▶ [BRIEF] Your job with the data below is to output exactly the lines from the one holding "common name: impala" down to the one holding "Label granularity: sequence-level.", both included, and no others.

▶ [DATA IN THIS EXERCISE]

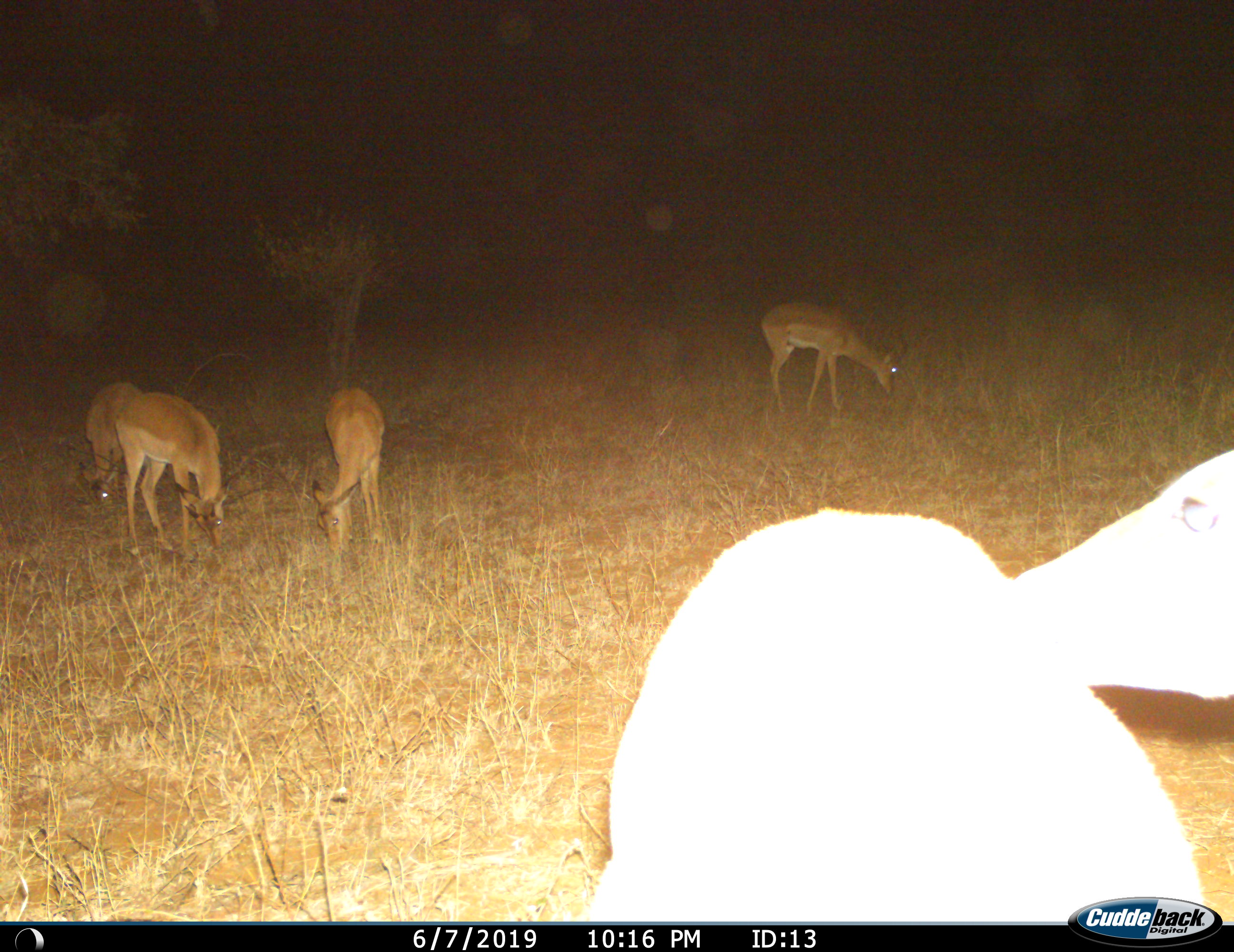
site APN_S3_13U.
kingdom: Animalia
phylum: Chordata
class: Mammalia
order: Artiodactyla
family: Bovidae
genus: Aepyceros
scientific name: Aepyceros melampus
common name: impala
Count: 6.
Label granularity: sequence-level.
==
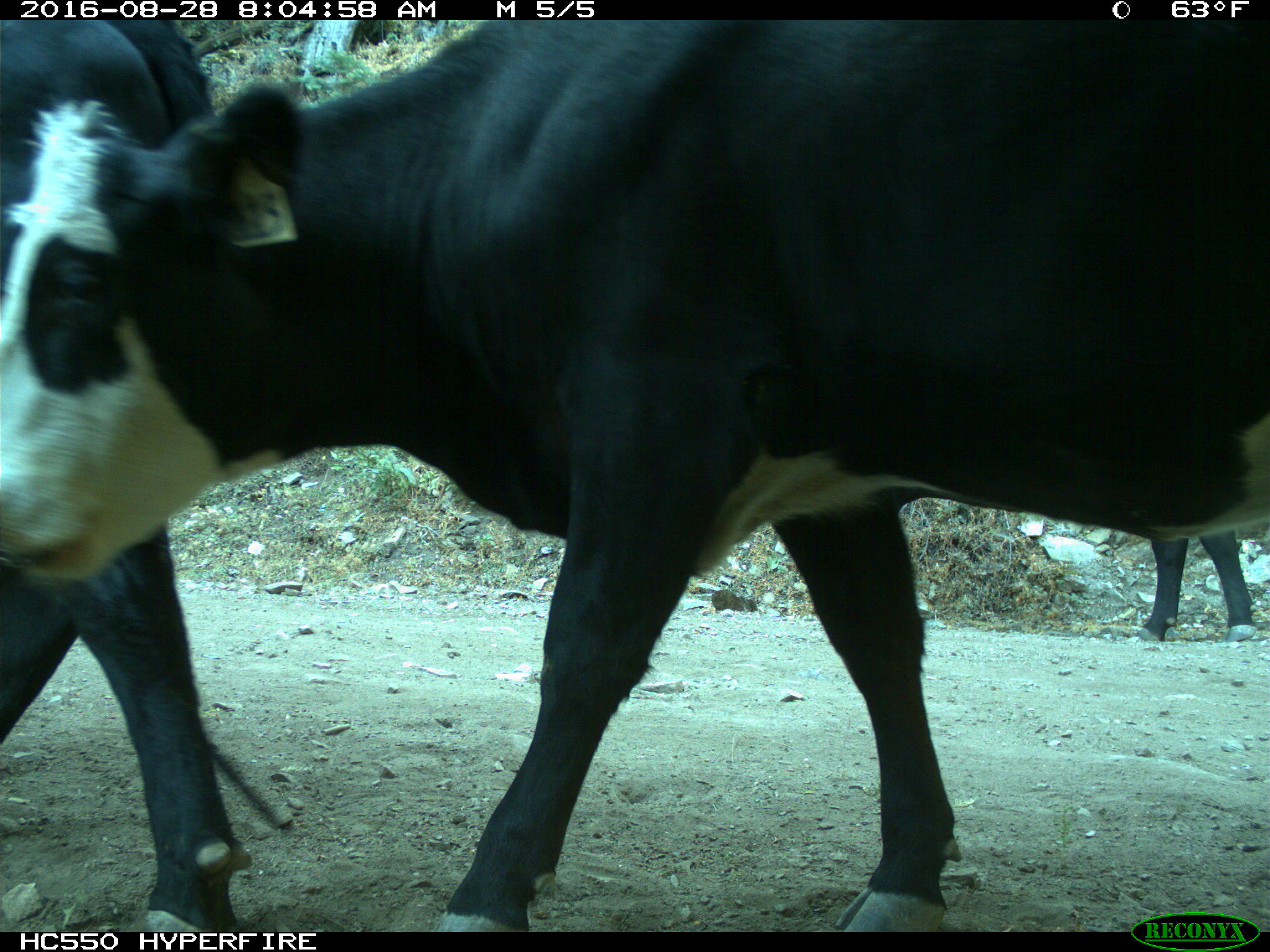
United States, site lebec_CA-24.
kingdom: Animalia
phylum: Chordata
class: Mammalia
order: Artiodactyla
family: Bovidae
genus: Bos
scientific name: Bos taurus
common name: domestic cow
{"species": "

▶ [EXERCISE RESPONSE]
common name: impala
Count: 6.
Label granularity: sequence-level.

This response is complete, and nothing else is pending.